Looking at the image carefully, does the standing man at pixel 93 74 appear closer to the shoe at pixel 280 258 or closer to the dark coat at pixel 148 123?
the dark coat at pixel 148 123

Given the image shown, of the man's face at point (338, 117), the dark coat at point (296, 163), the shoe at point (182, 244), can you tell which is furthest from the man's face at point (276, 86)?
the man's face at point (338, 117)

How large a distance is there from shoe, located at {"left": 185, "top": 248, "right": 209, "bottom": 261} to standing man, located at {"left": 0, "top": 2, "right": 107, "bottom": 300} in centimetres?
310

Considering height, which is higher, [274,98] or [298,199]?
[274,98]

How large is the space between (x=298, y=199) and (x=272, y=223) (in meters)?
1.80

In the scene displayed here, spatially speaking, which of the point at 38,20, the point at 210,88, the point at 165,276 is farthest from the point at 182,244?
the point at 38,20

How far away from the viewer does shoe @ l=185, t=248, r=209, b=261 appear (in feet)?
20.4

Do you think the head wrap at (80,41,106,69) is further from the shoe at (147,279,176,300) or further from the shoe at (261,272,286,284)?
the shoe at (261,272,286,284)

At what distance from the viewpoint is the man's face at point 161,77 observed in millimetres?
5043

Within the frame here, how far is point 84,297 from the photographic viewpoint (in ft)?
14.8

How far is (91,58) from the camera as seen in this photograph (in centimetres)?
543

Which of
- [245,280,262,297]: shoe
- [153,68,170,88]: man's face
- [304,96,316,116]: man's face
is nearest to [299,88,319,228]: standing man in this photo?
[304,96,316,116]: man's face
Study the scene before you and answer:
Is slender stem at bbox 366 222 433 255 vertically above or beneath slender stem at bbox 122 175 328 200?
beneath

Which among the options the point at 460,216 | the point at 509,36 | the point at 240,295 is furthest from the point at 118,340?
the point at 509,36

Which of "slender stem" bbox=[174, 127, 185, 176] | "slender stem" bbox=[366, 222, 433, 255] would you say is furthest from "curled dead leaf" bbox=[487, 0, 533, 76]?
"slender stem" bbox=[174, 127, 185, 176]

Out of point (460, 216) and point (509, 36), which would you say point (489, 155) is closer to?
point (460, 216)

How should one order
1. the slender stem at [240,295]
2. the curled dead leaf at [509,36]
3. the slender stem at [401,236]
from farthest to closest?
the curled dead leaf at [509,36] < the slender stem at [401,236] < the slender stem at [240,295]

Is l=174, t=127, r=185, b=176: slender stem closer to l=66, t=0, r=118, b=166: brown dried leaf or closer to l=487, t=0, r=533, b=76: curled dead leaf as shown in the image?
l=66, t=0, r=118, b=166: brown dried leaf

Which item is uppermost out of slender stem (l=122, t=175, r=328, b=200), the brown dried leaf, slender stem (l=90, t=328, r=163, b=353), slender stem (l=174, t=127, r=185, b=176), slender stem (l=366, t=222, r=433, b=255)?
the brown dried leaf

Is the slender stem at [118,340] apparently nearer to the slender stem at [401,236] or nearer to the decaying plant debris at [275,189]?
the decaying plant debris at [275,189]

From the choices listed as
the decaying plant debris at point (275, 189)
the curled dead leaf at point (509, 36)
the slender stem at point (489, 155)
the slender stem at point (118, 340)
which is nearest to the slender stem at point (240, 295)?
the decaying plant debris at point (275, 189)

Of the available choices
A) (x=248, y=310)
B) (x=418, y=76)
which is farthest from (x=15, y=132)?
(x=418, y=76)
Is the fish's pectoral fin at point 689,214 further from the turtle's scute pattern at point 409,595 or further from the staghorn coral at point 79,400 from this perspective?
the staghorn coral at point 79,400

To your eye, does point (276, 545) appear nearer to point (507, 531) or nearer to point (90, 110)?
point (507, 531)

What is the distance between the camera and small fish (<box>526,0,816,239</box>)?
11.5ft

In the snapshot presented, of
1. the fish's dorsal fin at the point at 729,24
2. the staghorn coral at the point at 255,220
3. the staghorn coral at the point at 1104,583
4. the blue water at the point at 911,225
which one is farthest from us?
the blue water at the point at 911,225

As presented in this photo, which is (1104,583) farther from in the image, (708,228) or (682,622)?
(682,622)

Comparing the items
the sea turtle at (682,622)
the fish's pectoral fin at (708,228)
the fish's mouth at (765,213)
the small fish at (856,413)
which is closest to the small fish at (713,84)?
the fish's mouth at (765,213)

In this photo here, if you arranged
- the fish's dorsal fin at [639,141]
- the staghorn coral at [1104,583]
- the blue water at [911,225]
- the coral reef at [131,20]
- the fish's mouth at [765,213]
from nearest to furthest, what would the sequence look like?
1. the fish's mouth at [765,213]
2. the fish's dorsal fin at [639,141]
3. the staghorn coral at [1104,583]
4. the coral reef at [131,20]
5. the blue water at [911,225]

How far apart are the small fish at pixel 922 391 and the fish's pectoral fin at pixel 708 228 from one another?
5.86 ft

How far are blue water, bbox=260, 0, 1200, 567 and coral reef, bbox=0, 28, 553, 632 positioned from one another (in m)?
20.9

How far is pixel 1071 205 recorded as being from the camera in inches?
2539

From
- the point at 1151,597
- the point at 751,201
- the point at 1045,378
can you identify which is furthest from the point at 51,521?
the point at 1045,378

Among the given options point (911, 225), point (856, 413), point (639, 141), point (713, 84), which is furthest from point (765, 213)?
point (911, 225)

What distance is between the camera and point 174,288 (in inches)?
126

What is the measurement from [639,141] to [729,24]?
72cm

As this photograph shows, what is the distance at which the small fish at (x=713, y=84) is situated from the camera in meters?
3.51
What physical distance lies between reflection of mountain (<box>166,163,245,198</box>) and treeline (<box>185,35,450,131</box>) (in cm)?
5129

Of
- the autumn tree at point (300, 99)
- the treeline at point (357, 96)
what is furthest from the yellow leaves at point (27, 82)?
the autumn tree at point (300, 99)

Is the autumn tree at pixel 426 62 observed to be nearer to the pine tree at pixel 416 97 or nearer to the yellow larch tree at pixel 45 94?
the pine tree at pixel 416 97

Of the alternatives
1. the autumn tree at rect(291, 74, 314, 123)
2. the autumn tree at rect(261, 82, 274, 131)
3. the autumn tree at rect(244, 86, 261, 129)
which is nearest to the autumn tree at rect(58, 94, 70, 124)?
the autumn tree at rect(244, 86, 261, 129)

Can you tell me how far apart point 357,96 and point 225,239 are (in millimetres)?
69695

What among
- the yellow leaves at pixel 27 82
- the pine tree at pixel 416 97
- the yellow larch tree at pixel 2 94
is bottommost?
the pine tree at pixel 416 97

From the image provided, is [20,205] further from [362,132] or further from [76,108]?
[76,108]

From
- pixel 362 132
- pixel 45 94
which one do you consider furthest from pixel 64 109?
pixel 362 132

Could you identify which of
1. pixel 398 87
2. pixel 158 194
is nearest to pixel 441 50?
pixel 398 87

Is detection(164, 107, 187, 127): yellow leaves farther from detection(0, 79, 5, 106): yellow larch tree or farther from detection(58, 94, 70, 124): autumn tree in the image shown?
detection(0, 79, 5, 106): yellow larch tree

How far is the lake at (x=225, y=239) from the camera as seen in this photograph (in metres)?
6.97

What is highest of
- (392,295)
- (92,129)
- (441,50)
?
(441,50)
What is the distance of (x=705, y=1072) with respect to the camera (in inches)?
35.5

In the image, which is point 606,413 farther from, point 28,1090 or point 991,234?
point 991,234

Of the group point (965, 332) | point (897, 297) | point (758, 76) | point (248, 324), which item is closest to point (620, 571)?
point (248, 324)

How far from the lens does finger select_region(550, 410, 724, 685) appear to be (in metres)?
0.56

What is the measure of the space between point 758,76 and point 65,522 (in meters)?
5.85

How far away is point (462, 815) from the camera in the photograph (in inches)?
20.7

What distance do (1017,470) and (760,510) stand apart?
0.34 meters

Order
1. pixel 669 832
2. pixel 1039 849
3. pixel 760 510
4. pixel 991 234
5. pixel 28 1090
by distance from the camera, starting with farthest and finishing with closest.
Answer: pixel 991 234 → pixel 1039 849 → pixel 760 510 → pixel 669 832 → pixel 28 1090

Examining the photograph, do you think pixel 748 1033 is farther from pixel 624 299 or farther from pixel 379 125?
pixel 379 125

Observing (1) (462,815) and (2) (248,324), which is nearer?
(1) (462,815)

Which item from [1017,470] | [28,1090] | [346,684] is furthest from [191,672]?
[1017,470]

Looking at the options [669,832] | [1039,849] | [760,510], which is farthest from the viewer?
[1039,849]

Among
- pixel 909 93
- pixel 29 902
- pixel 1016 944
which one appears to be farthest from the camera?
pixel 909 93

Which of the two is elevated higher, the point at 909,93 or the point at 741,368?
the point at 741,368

----------

Return precisely the lines of the records, starting with the line that holds "Examining the photograph, do" and ending with the last one.

Examining the photograph, do you think pixel 748 1033 is farther from pixel 624 299 or farther from pixel 379 125?
pixel 379 125

Observing (1) (462,815) and (2) (248,324), which is nearer?
(1) (462,815)

Which item from [1017,470] | [28,1090] | [346,684] is furthest from [191,672]?
[1017,470]

Looking at the options [669,832] | [1039,849] | [760,510], which is farthest from the viewer?
[1039,849]

Among
- pixel 909 93
- pixel 29 902
- pixel 1016 944
which one appears to be farthest from the camera?
pixel 909 93

Which of the two is elevated higher, the point at 909,93 or the point at 741,368?
the point at 741,368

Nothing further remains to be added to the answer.